> **Soal yang Diberikan a**
Cek apakah pernyataan (i), (ii), dan (iii) cocok dengan teks bacaan tentang pelecehan seksual oleh oknum polisi, lalu jawab ya atau tidak dan kutip kata-kata teks bacaan yang menjadi penentunya. (i) Siswi SMP di Belitung dicabuli di kantor polisi pada 15 Mei 2024. (ii) Laporan jurnalis magang akhirnya diproses di Polsek Menteng. (iii) Di Polsek Tebet, korban didampingi keluarga saat dimintai keterangan.

> **Teks Bacaan**
★ ★ ★

Nestapa Korban Pelecehan Seksual: Polisi Tak Jamin Berikan Rasa Aman

Ilustrasi Pelecehan di Tempat Kerja
Ilustrasi Pelecehan di Tempat Kerja | ist

FORUM KEADILAN – Belakangan, marak terjadi kasus pencabulan, pemerkosaan, hingga pelecehan seksual yang dilakukan oknum Kepolisian. Baru-baru ini, seorang siswi SMP di Kabupaten Belitung, Bangka Belitung (Babel), menjadi korban pencabulan oknum polisi berpangkat Brigadir inisial AK.

Awalnya, korban melaporkan pengurus panti, BS (53), yang telah memperkosanya sejak 2022-2024, Bukannya mendapat perlindungan, ia malah harus mengalami perlakuan bejat di kantor polisi pada 15 Mei 2024. Anak di bawah umur itu dicabuli oleh polisi yang seharusnya memberikan rasa aman kepada korban.

Bacaan Lainnya

Kemudian, seorang jurnalis magang di sebuah media elektronik mengalami tindakan pelecehan seksual di KRL Commuter Line rute Jakarta-Bogor. Saat itu, korban mendatangi Polsek Taman Sari. Namun, secara yuridiksi kasus ini tidak dapat diproses sebab penangkapan pelaku berada di Stasiun Manggarai.

Lalu, korban mendatangi Polsek Menteng. Tetapi, lagi-lagi laporannya tak bisa ditangani karena lokasi kasus dan membuat korban harus melaporkan ke Polsek Tebet. Di sanalah korban dimintai keterangan seorang diri tanpa mendapat pendampingan dari keluarga.

Saat melakukan pelaporan, korban mendapatkan tindakan yang tak mengenakkan dari oknum Kepolisian. Berupa ungkapan yang merujuk ke pelecehan verbal, seperti “Mbanya divideoin karena cantik lagi”. “Mungkin bapaknya fetish, terinspirasi dari video jepang”. “Bapaknya ngefans sama Mbanya, mba idol”.

Melihat fenomena tersebut, Pengamat Kepolisian dari Institute for Security and Strategic Studies (ISESS) Bambang Rukminto mengatakan, masih banyak anggota Kepolisian yang tidak memahami tupoksinya untuk melindungi, mengayomi dan melayani masyarakat.

★ ★ ★

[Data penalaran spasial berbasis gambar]

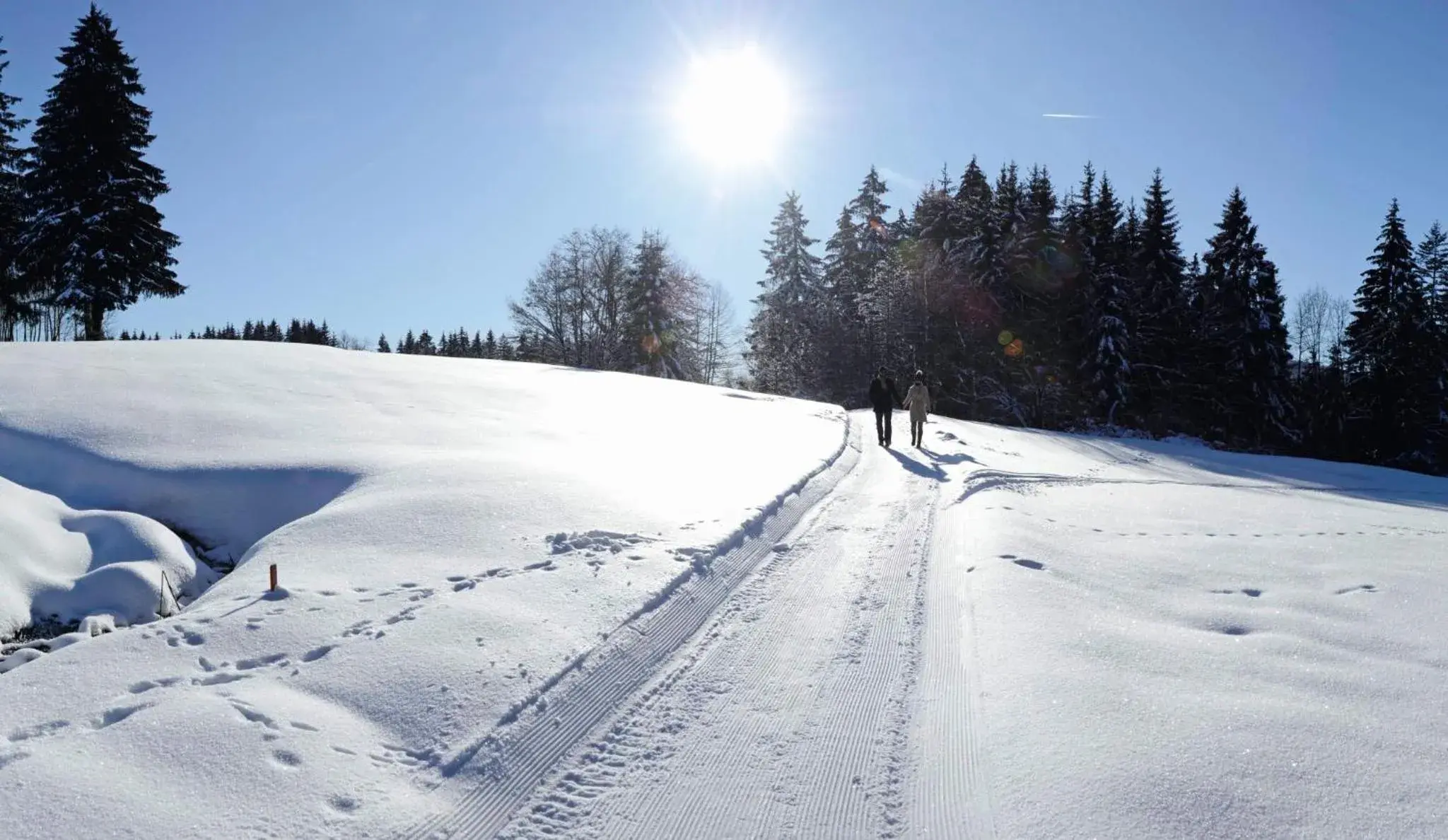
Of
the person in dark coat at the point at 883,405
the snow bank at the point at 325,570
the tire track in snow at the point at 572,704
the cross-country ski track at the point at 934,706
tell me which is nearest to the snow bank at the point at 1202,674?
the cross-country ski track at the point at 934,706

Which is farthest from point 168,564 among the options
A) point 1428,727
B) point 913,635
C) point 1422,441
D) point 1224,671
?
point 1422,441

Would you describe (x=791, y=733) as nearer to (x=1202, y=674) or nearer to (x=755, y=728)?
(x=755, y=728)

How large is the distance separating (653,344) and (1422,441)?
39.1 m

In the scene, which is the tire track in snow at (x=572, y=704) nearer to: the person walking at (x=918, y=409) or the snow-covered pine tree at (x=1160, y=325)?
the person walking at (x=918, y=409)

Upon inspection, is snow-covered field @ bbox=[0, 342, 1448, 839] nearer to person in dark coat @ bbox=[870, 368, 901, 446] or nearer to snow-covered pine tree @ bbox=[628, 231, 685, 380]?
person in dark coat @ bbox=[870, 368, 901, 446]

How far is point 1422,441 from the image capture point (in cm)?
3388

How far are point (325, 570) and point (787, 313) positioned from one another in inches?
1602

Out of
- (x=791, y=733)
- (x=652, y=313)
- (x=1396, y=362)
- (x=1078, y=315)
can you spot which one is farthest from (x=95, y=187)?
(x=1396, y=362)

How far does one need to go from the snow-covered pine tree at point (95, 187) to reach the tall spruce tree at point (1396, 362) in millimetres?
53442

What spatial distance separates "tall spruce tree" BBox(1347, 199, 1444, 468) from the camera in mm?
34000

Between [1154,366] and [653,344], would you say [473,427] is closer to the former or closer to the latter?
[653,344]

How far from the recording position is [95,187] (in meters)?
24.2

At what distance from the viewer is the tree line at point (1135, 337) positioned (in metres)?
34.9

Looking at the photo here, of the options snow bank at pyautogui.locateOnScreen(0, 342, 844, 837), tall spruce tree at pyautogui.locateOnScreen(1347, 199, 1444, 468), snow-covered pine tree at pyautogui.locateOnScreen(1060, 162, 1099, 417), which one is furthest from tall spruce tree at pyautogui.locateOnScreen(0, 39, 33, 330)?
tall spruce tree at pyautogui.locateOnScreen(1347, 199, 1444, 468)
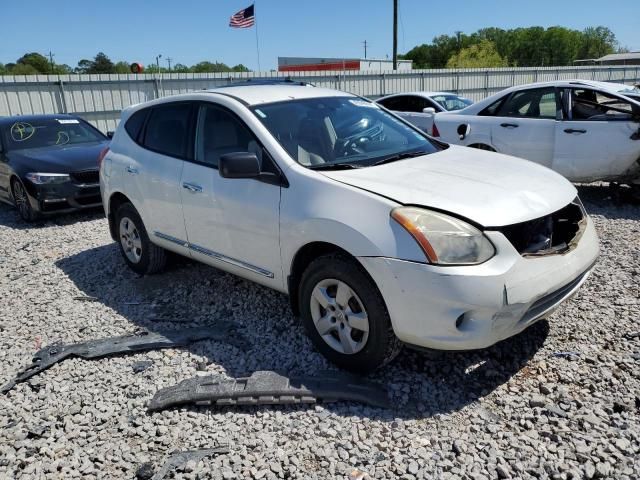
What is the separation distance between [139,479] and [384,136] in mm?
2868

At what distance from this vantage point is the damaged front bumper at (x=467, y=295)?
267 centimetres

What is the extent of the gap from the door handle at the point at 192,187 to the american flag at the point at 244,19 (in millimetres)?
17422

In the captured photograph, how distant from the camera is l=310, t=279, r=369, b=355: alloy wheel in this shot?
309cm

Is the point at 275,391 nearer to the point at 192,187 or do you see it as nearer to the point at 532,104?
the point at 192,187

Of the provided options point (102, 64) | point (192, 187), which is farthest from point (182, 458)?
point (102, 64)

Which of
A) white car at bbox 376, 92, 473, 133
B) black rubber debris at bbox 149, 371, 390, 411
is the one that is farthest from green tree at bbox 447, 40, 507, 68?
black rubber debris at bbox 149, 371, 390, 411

★ ★ ★

> **Soal yang Diberikan b**
Susun ulang bagian daftar di atas yang diawali baris berisi "At what distance from the" dan ditutup baris berisi "267 centimetres" menjadi urutan bernomor, tanpa baris kosong dan tanpa gambar.

> **Jawaban Tertulis a**
(i) Ya: "ia malah harus mengalami perlakuan bejat di kantor polisi pada 15 Mei 2024"
(ii) Tidak: "lagi-lagi laporannya tak bisa ditangani karena lokasi kasus dan membuat korban harus melaporkan ke Polsek Tebet"
(iii) Tidak: "Di sanalah korban dimintai keterangan seorang diri tanpa mendapat pendampingan dari keluarga."

> **Jawaban Tertulis b**
1. At what distance from the viewer is the tree line at point (1135, 337) positioned (in metres)?
2. 34.9
3. Looking at the photo here, of the options snow bank at pyautogui.locateOnScreen(0, 342, 844, 837), tall spruce tree at pyautogui.locateOnScreen(1347, 199, 1444, 468), snow-covered pine tree at pyautogui.locateOnScreen(1060, 162, 1099, 417), which one is furthest from tall spruce tree at pyautogui.locateOnScreen(0, 39, 33, 330)?
4. tall spruce tree at pyautogui.locateOnScreen(1347, 199, 1444, 468)
5. What is the separation distance between [139,479] and [384,136] in mm?
6. 2868
7. At what distance from this vantage point is the damaged front bumper at (x=467, y=295)?
8. 267 centimetres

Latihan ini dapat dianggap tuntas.